The PPPFA uses Ps = 90(1 – (Pt-Pmin)/Pmin) for the 90/10 system. The lowest compliant price scores 90 price points. Your score decreases proportionally as your price increases above the lowest. B-BBEE adds up to 10 additional points. The 80/20 system (for R200,000-R50M contracts) works the same way with 80 price points and 20 B-BBEE points.
Should I always bid the lowest price?
No. Your price must cover all costs plus profit. Bidding below cost to win leads to financial distress, poor delivery, and potential blacklisting. Calculate your true cost first. If you cannot price competitively while covering costs, improving your B-BBEE score or more efficient delivery may improve your position without under-pricing.
What is a Bill of Quantities?
A BoQ is a structured list of all work items with quantities specified by the client's quantity surveyor. You price each line item with a unit rate (cost per measured unit). The BoQ calculates the total by multiplying your rates by the quantities. BoQ pricing requires accurate unit rate building including all labour, materials, plant, and overheads in each rate.
How do I handle VAT in tender pricing?
Most government tenders request prices exclusive of VAT on the pricing schedules, with VAT added separately. If you are VAT-registered (required once annual turnover exceeds R1 million), you charge VAT at 15% on top of your prices. Government pays the VAT component and can claim it back as input tax. If you are not VAT-registered, your price is your total price.

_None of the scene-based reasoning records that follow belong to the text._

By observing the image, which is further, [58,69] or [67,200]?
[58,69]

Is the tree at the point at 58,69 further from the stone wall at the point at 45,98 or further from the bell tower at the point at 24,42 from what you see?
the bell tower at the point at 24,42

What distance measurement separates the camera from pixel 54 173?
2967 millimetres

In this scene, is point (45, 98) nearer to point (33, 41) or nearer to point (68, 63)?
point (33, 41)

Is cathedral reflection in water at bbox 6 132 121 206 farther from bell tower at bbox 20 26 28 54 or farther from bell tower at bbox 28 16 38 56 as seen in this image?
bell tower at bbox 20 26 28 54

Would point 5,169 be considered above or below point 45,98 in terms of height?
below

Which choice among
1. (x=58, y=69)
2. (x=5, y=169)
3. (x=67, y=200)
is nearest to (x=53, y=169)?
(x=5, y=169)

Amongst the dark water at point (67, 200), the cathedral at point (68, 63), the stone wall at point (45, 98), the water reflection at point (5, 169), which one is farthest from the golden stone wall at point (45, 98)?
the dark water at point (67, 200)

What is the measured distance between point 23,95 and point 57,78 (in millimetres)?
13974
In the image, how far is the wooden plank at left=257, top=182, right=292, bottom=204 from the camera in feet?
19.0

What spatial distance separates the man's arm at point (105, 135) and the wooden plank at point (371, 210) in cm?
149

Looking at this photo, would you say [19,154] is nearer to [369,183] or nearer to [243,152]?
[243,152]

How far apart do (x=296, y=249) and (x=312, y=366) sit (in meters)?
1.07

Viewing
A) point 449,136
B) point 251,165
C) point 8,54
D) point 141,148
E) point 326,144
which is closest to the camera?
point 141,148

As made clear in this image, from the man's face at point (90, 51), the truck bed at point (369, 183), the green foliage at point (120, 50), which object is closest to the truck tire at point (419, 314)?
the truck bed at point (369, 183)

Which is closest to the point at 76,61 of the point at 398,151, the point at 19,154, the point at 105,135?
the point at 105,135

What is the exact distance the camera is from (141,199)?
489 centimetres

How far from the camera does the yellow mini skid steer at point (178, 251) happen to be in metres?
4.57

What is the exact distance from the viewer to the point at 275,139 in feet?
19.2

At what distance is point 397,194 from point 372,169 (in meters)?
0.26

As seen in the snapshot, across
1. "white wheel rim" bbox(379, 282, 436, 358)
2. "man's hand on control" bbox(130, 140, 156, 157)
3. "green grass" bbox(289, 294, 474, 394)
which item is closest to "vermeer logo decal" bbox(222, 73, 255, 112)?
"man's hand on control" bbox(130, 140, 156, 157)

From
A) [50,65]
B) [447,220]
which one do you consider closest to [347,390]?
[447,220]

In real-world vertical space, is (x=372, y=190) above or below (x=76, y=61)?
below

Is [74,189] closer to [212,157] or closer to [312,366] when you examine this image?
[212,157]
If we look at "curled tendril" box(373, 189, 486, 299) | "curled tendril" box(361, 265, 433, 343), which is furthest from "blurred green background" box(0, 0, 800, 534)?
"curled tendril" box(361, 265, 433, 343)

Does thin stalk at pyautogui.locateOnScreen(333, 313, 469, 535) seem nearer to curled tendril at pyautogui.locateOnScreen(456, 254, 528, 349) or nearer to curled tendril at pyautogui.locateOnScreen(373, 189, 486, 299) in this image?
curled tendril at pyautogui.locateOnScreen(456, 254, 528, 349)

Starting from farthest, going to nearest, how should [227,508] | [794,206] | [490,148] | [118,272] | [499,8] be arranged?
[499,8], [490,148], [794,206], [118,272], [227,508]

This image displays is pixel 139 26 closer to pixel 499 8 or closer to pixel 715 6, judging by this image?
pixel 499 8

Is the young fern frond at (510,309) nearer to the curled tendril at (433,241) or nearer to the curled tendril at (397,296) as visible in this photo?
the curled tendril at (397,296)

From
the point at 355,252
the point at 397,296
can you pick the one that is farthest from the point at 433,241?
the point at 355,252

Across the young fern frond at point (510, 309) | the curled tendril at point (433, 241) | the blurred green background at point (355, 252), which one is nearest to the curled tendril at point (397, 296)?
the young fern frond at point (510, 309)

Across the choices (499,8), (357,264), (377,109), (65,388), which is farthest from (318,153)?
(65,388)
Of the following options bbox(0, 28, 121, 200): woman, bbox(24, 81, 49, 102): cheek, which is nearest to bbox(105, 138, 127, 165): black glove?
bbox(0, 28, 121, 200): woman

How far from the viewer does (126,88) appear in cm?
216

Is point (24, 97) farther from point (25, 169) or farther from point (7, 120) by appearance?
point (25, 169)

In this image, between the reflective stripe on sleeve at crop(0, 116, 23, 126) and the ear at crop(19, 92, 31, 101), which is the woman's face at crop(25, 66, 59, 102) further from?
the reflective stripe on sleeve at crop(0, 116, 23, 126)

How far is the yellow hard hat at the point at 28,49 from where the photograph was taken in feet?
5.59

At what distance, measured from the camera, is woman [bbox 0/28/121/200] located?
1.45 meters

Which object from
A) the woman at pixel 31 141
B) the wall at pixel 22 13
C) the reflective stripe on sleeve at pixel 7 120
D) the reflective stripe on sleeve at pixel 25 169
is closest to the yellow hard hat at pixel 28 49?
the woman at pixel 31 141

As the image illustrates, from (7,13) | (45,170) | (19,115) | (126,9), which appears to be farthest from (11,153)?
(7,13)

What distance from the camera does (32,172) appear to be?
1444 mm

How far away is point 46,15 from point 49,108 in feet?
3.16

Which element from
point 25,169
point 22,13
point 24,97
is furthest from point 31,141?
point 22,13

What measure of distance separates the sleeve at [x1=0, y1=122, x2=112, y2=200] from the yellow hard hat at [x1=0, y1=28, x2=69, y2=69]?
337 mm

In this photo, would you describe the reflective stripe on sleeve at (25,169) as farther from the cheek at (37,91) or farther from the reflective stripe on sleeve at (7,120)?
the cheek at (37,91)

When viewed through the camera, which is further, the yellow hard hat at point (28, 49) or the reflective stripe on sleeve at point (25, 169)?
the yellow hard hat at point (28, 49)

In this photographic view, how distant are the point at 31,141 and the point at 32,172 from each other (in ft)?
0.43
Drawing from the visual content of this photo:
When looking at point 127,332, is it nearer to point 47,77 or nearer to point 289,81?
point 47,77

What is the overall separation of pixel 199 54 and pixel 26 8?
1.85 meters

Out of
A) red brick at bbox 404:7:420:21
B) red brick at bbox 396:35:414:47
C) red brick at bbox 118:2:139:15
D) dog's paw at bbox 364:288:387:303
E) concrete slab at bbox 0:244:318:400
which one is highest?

Can I revise my price after tender submission?
No. Once a tender is submitted, your price is fixed and binding. Only in exceptional circumstances will a BAC issue a Best and Final Offer (BAFO) request — only then can you revise your price. Never attempt to change a submitted tender outside of a formal BAFO process, as this constitutes irregular procurement and can result in disqualification.